→ **Extracted data**:
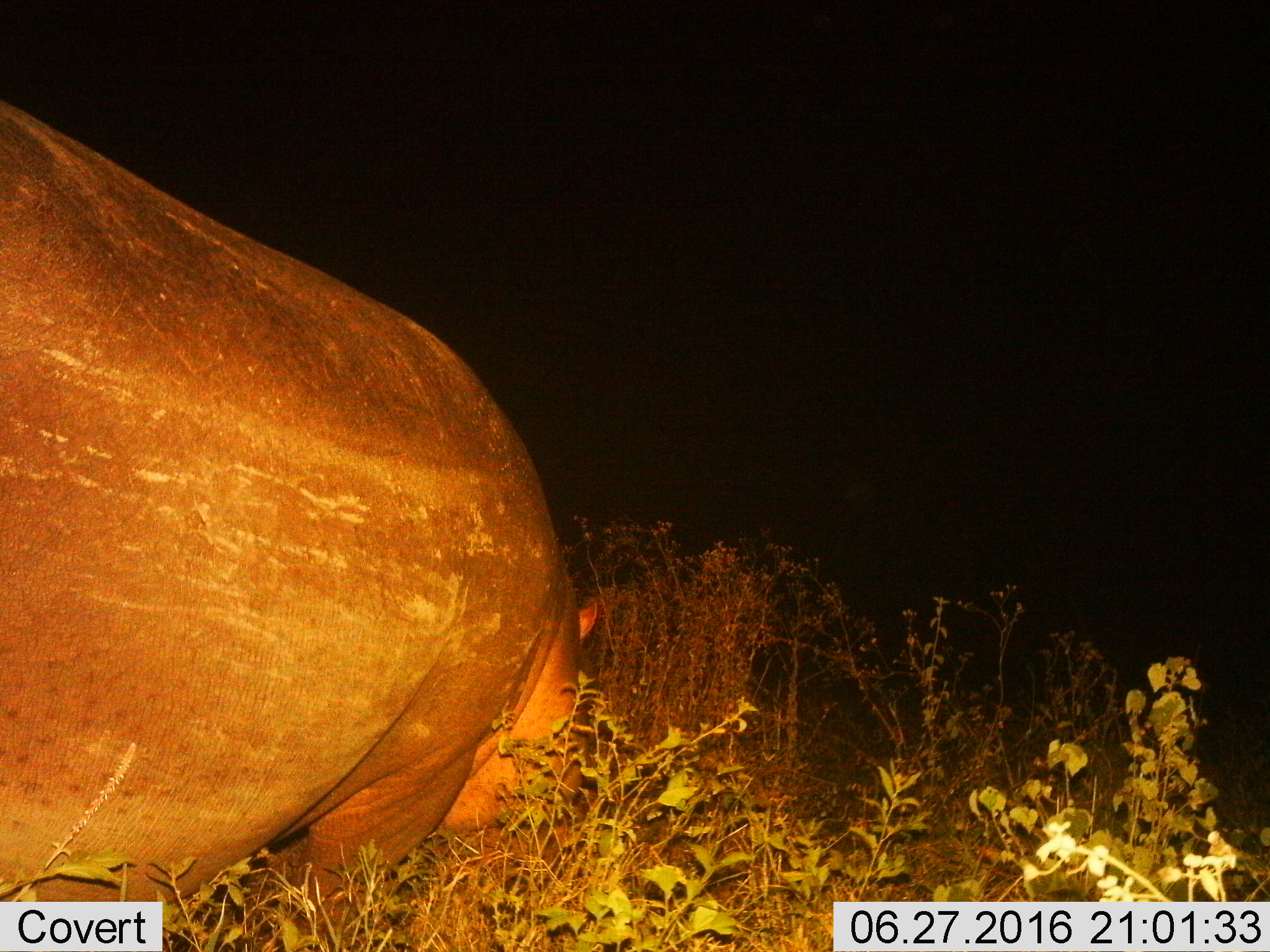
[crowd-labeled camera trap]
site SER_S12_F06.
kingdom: Animalia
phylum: Chordata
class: Mammalia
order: Artiodactyla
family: Hippopotamidae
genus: Hippopotamus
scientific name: Hippopotamus amphibius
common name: hippopotamus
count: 1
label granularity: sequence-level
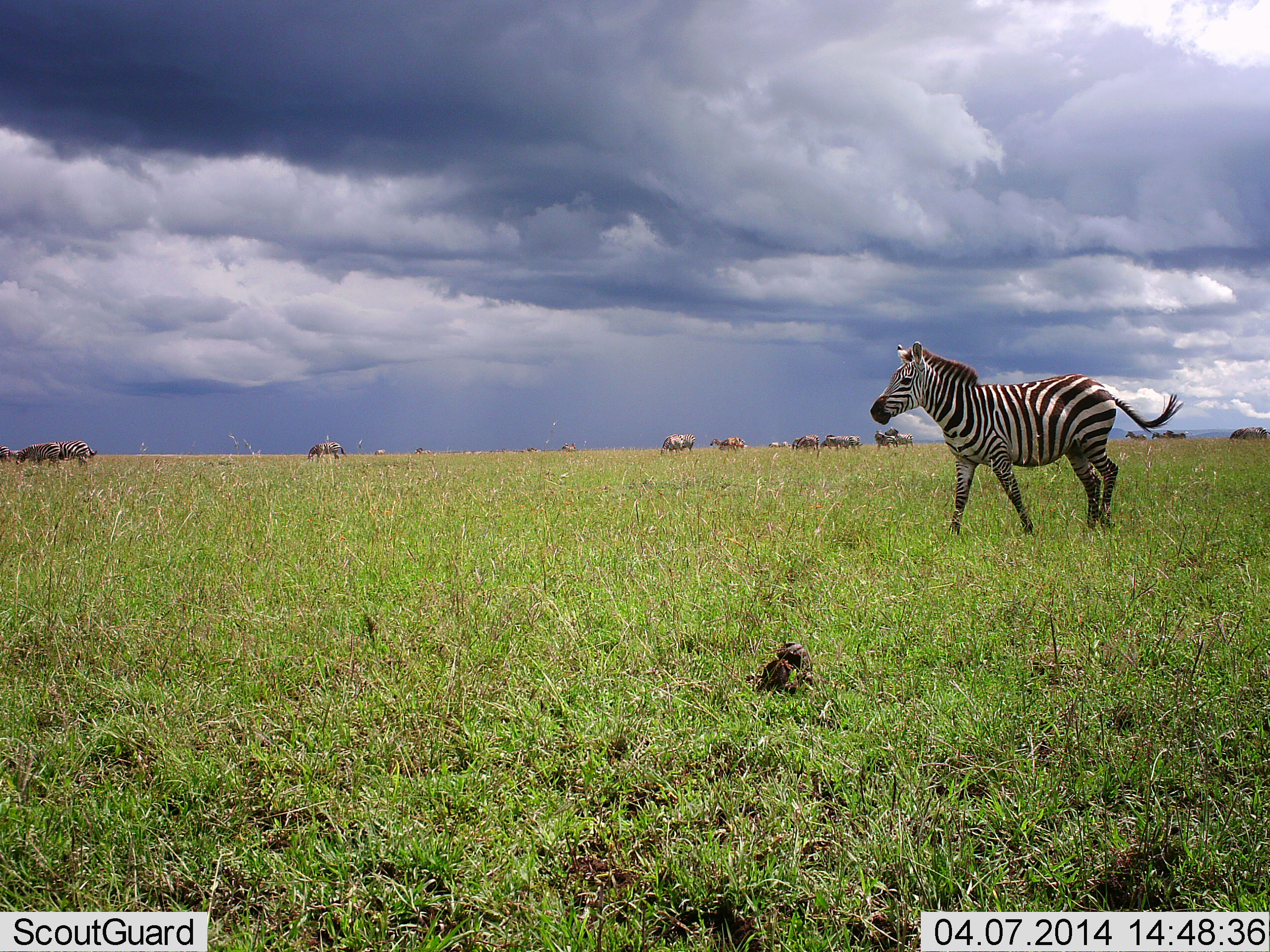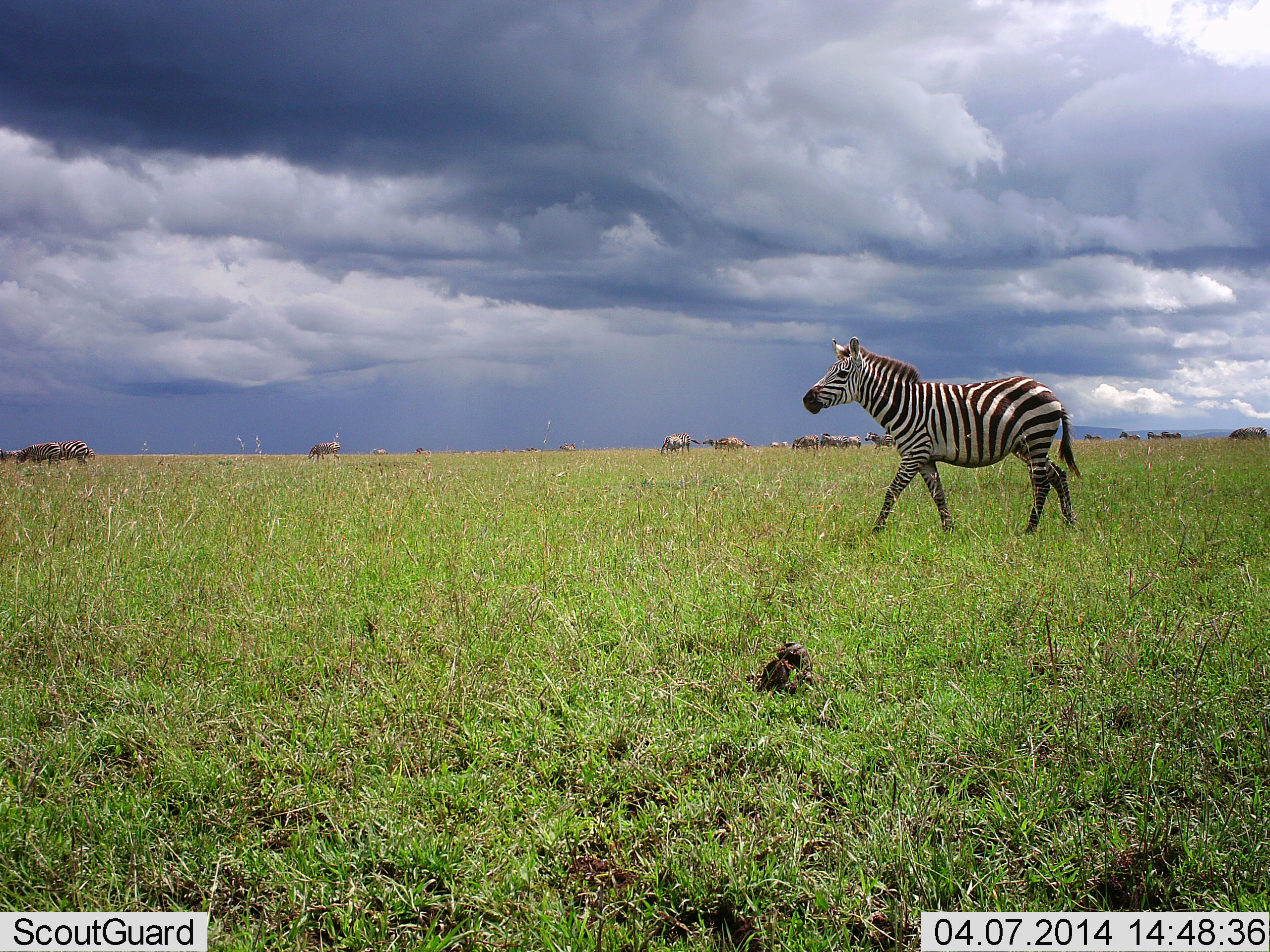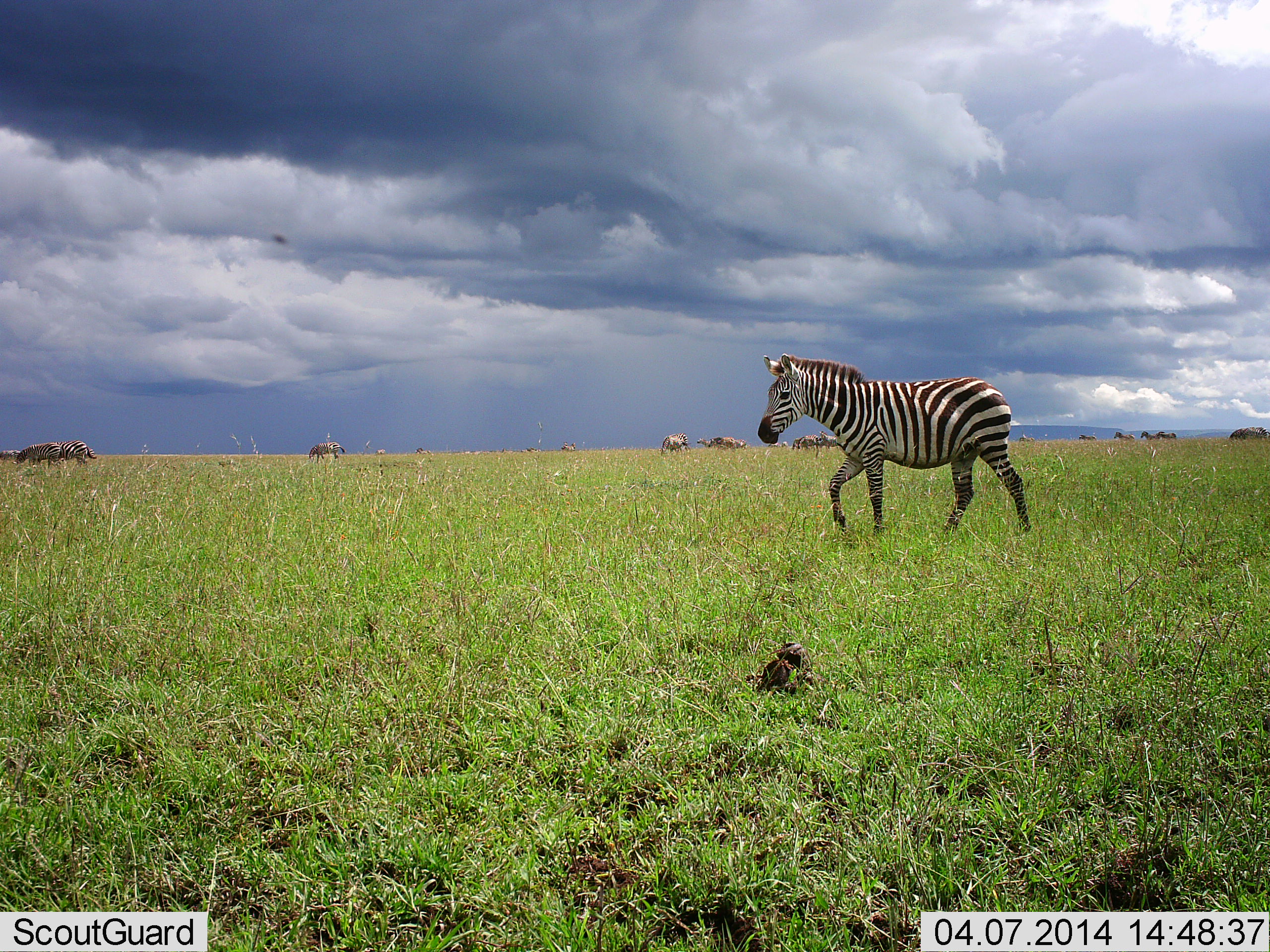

→ **Task**: Give an exact copy of the line containing "genus: Hippopotamus" and every line after it through the end of the entries. Pictures are to be dropped.

→ **Exercise answer**:
genus: Hippopotamus
scientific name: Hippopotamus amphibius
common name: hippopotamus
count: 1
label granularity: sequence-level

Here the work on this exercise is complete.